[Start of Attachment]
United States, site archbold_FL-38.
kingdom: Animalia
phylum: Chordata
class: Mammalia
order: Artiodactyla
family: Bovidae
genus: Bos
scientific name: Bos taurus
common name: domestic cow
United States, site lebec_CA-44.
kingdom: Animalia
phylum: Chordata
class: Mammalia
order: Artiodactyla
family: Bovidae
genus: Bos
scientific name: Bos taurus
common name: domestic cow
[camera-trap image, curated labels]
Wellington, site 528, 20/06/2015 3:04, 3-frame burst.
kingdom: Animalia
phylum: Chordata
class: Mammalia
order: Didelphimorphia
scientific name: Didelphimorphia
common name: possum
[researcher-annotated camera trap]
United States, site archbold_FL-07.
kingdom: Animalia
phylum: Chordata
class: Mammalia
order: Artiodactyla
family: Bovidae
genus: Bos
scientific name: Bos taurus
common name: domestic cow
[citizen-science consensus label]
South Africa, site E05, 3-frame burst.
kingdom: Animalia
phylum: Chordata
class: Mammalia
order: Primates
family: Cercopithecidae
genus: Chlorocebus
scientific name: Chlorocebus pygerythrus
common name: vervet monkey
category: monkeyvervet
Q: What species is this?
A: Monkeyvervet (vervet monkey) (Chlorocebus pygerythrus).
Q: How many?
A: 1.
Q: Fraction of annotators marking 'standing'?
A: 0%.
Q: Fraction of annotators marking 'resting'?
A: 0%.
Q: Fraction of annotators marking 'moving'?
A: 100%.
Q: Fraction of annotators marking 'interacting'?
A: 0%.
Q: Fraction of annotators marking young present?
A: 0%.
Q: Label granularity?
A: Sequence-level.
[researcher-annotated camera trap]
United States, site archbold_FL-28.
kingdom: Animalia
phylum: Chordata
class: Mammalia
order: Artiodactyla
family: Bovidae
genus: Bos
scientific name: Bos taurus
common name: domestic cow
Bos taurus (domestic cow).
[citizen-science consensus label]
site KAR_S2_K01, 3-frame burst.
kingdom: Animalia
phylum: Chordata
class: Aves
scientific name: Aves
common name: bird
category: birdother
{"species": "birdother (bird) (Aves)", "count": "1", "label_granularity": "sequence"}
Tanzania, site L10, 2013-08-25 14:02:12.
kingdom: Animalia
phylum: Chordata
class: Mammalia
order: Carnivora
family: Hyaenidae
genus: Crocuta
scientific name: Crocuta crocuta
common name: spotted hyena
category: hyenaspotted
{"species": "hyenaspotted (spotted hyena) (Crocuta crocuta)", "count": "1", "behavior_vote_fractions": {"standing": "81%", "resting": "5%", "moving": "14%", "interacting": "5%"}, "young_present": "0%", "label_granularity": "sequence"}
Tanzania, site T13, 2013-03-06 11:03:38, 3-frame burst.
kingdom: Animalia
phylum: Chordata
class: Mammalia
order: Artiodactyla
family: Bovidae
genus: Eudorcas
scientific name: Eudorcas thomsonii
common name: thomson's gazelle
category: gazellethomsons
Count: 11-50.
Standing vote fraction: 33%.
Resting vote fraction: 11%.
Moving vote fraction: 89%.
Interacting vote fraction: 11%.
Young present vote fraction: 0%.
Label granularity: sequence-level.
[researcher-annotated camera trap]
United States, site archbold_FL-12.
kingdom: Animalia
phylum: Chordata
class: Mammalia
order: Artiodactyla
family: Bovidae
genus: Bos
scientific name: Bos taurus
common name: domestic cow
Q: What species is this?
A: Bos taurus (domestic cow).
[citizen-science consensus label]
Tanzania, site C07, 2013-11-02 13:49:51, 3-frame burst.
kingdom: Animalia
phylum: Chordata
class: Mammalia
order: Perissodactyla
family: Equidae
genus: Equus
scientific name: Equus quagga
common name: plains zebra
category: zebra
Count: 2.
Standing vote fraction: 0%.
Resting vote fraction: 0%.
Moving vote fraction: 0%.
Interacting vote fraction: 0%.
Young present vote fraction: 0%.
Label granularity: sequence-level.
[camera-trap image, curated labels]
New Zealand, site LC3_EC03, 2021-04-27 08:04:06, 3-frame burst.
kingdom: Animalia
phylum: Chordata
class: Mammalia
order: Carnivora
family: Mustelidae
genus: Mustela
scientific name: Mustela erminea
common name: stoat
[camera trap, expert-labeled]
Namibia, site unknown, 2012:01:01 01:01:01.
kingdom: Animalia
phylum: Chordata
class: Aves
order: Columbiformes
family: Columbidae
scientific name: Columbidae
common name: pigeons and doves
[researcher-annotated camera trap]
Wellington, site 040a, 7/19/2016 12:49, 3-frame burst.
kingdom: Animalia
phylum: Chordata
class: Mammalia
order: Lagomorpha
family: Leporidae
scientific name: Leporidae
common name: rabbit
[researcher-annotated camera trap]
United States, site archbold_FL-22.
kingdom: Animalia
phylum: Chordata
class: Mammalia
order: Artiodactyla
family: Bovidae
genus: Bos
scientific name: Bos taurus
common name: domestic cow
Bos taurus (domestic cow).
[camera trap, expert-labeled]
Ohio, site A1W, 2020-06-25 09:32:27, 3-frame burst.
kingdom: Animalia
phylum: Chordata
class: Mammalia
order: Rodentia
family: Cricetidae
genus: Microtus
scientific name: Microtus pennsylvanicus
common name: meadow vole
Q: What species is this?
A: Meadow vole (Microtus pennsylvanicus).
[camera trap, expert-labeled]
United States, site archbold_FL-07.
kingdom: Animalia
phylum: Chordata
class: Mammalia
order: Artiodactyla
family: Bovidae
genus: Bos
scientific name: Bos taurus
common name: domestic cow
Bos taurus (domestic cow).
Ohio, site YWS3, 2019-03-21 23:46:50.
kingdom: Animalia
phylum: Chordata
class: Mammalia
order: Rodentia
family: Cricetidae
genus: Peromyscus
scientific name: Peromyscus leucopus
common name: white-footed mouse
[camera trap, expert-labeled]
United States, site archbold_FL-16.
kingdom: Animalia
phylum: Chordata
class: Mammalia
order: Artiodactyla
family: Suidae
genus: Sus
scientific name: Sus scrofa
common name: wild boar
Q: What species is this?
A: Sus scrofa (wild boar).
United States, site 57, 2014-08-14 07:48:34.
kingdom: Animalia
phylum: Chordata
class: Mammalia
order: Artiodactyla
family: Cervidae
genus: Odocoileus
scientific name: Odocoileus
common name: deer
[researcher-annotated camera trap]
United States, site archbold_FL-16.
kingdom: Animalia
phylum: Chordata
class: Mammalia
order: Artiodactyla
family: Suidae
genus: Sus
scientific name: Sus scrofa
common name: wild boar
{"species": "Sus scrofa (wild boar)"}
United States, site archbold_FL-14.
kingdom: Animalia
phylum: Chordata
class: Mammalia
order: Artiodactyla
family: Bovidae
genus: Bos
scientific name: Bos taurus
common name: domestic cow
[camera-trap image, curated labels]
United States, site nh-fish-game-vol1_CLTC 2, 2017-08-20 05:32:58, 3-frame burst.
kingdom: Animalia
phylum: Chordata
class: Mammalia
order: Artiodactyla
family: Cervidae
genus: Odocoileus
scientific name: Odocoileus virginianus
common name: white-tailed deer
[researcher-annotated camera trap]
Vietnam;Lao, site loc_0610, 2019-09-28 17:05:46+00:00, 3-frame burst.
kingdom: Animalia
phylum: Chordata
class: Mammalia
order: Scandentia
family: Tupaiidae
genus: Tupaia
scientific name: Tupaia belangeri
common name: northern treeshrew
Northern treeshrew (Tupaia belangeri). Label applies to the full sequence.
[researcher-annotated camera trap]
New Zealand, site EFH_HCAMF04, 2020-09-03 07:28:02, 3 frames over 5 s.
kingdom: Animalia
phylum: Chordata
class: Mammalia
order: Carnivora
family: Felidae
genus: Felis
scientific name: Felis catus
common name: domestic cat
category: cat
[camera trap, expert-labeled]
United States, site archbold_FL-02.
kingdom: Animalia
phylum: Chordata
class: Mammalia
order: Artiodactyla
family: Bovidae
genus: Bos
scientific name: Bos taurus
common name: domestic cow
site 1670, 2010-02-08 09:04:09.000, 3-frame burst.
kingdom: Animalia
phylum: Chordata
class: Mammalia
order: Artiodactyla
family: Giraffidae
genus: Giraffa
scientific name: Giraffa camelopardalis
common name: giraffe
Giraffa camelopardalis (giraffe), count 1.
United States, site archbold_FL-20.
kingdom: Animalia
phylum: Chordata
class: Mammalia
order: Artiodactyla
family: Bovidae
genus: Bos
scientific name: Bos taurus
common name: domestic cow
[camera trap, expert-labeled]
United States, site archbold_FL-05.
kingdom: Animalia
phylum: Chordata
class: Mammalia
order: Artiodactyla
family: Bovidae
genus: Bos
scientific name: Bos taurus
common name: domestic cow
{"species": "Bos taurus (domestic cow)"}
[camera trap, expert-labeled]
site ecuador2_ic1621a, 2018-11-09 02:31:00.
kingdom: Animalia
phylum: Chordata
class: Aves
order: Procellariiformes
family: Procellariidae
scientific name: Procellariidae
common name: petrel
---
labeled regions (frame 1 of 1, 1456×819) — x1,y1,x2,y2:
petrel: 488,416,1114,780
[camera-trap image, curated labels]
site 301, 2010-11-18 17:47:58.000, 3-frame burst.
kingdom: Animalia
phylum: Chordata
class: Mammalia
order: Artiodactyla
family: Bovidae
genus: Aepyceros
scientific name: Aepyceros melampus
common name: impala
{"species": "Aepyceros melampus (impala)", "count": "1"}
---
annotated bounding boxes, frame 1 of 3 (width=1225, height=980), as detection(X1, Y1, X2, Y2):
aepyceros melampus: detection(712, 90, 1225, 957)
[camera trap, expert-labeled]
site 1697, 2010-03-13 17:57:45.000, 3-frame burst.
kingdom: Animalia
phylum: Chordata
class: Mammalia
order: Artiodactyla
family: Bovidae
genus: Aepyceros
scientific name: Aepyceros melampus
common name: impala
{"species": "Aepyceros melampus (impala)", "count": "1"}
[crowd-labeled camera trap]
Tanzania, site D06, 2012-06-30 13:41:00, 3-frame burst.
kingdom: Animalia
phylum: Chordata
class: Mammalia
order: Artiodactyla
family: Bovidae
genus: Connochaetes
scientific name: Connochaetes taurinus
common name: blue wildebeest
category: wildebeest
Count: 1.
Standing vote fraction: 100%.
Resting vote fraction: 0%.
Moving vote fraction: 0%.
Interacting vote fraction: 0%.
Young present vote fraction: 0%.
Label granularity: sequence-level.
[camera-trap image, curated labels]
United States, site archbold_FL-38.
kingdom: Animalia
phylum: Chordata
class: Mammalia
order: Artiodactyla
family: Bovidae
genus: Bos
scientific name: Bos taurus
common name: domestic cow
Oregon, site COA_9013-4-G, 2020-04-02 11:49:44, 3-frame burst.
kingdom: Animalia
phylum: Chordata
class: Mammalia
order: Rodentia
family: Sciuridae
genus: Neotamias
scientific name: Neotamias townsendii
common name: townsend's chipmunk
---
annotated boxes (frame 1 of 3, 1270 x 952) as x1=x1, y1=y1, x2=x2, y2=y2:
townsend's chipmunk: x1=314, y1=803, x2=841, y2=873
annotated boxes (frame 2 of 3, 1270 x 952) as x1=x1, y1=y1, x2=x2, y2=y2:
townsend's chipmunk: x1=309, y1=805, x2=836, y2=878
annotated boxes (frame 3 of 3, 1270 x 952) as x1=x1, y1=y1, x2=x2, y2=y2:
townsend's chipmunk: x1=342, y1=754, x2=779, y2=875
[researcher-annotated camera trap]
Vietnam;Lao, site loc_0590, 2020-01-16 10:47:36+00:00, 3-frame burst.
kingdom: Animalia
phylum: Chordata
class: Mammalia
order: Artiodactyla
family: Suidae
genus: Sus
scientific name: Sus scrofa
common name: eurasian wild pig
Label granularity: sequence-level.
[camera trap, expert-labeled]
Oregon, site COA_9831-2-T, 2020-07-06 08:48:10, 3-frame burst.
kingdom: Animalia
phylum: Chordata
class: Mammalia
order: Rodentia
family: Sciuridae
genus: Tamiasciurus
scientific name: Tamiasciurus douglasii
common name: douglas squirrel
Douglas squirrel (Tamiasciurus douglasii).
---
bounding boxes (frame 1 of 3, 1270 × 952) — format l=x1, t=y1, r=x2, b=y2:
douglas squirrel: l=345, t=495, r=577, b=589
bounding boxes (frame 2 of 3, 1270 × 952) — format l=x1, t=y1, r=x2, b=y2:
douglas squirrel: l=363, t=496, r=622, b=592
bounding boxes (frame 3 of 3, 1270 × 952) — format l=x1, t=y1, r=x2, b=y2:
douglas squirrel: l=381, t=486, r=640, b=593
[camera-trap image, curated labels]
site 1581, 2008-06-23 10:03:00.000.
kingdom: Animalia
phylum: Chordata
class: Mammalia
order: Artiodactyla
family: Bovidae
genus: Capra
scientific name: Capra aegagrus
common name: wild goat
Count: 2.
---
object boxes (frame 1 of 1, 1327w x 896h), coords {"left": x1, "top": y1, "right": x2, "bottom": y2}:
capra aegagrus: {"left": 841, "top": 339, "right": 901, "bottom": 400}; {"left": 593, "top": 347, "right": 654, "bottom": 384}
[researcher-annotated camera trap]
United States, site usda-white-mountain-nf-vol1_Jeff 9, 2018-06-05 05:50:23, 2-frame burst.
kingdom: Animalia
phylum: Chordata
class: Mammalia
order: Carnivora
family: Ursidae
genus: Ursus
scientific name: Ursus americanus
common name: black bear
[End of Attachment]
What is expected ▸ Return exactly the leading lines of the listing, stopping after the line in which "common name: spotted hyena" occurs.

Result for this exercise ▸
United States, site archbold_FL-38.
kingdom: Animalia
phylum: Chordata
class: Mammalia
order: Artiodactyla
family: Bovidae
genus: Bos
scientific name: Bos taurus
common name: domestic cow
United States, site lebec_CA-44.
kingdom: Animalia
phylum: Chordata
class: Mammalia
order: Artiodactyla
family: Bovidae
genus: Bos
scientific name: Bos taurus
common name: domestic cow
[camera-trap image, curated labels]
Wellington, site 528, 20/06/2015 3:04, 3-frame burst.
kingdom: Animalia
phylum: Chordata
class: Mammalia
order: Didelphimorphia
scientific name: Didelphimorphia
common name: possum
[researcher-annotated camera trap]
United States, site archbold_FL-07.
kingdom: Animalia
phylum: Chordata
class: Mammalia
order: Artiodactyla
family: Bovidae
genus: Bos
scientific name: Bos taurus
common name: domestic cow
[citizen-science consensus label]
South Africa, site E05, 3-frame burst.
kingdom: Animalia
phylum: Chordata
class: Mammalia
order: Primates
family: Cercopithecidae
genus: Chlorocebus
scientific name: Chlorocebus pygerythrus
common name: vervet monkey
category: monkeyvervet
Q: What species is this?
A: Monkeyvervet (vervet monkey) (Chlorocebus pygerythrus).
Q: How many?
A: 1.
Q: Fraction of annotators marking 'standing'?
A: 0%.
Q: Fraction of annotators marking 'resting'?
A: 0%.
Q: Fraction of annotators marking 'moving'?
A: 100%.
Q: Fraction of annotators marking 'interacting'?
A: 0%.
Q: Fraction of annotators marking young present?
A: 0%.
Q: Label granularity?
A: Sequence-level.
[researcher-annotated camera trap]
United States, site archbold_FL-28.
kingdom: Animalia
phylum: Chordata
class: Mammalia
order: Artiodactyla
family: Bovidae
genus: Bos
scientific name: Bos taurus
common name: domestic cow
Bos taurus (domestic cow).
[citizen-science consensus label]
site KAR_S2_K01, 3-frame burst.
kingdom: Animalia
phylum: Chordata
class: Aves
scientific name: Aves
common name: bird
category: birdother
{"species": "birdother (bird) (Aves)", "count": "1", "label_granularity": "sequence"}
Tanzania, site L10, 2013-08-25 14:02:12.
kingdom: Animalia
phylum: Chordata
class: Mammalia
order: Carnivora
family: Hyaenidae
genus: Crocuta
scientific name: Crocuta crocuta
common name: spotted hyena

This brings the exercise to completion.